Goal
In the listing below, can you reproduce the stretch from the line containing "From where the" through the line containing "3. point (310, 204)", swapping "photographer's" for "viewer's" and keeping everything else the same?

** Begin **

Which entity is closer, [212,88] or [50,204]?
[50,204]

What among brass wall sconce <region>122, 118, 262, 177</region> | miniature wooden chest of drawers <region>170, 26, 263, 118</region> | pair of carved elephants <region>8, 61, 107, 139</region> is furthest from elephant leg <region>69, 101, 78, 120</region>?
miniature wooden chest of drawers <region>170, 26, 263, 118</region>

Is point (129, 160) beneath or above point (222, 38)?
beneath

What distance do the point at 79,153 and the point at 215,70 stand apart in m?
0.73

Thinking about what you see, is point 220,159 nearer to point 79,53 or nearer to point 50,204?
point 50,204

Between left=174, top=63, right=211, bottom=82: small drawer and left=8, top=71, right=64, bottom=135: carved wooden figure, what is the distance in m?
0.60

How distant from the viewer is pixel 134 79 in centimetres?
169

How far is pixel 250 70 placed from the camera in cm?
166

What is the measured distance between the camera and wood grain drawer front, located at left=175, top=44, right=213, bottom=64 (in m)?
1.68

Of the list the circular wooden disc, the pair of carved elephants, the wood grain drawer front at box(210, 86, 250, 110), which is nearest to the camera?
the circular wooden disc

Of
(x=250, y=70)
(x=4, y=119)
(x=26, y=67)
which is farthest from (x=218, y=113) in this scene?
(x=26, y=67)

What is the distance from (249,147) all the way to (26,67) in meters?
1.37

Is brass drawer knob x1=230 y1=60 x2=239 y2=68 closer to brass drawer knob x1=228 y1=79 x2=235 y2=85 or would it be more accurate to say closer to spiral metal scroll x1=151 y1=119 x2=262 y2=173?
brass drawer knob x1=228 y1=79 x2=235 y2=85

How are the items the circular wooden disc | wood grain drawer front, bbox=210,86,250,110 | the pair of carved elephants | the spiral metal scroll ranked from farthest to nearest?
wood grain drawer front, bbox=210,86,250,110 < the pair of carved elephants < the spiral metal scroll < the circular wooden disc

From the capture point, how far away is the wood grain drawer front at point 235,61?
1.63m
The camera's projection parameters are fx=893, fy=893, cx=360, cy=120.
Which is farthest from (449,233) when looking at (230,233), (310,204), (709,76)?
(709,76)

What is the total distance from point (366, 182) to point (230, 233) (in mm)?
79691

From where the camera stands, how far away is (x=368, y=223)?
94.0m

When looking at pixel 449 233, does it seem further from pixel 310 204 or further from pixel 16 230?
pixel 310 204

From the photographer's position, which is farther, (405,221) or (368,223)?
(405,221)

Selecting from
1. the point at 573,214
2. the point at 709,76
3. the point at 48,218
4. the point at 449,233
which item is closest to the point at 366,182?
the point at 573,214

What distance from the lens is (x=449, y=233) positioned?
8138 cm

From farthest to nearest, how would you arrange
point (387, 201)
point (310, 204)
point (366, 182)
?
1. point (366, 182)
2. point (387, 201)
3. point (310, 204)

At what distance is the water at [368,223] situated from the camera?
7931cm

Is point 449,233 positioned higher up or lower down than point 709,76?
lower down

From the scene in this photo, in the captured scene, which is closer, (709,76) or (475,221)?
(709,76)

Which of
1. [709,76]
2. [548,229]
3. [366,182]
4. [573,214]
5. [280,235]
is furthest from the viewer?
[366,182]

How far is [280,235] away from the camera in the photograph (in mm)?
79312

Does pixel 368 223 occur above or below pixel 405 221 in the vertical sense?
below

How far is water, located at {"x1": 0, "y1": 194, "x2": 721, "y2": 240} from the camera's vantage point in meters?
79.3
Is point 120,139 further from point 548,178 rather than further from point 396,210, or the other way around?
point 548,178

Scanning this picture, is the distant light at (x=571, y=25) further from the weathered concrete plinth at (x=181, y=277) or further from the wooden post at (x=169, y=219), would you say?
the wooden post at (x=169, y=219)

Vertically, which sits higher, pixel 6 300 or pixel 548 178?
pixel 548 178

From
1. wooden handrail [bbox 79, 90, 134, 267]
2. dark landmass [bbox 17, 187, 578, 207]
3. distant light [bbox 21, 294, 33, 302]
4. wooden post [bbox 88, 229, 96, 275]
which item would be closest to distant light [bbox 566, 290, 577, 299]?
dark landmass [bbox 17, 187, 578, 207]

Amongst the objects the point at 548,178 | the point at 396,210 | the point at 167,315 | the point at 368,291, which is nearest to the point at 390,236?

** End **

Right answer
From where the camera stands, how far away is (x=368, y=223)?
94.0m

When looking at pixel 449 233, does it seem further from pixel 310 204 or further from pixel 16 230?
pixel 310 204

From the viewer's position, which is farther, (405,221) or (368,223)?
(405,221)

Selecting from
1. the point at 573,214
2. the point at 709,76
3. the point at 48,218
4. the point at 449,233
which item is closest to the point at 366,182?
the point at 573,214

What distance from the lens is (x=449, y=233) positioned?
8138 cm

From farthest to nearest, how would you arrange
point (387, 201)
point (310, 204)
point (366, 182)
?
1. point (366, 182)
2. point (387, 201)
3. point (310, 204)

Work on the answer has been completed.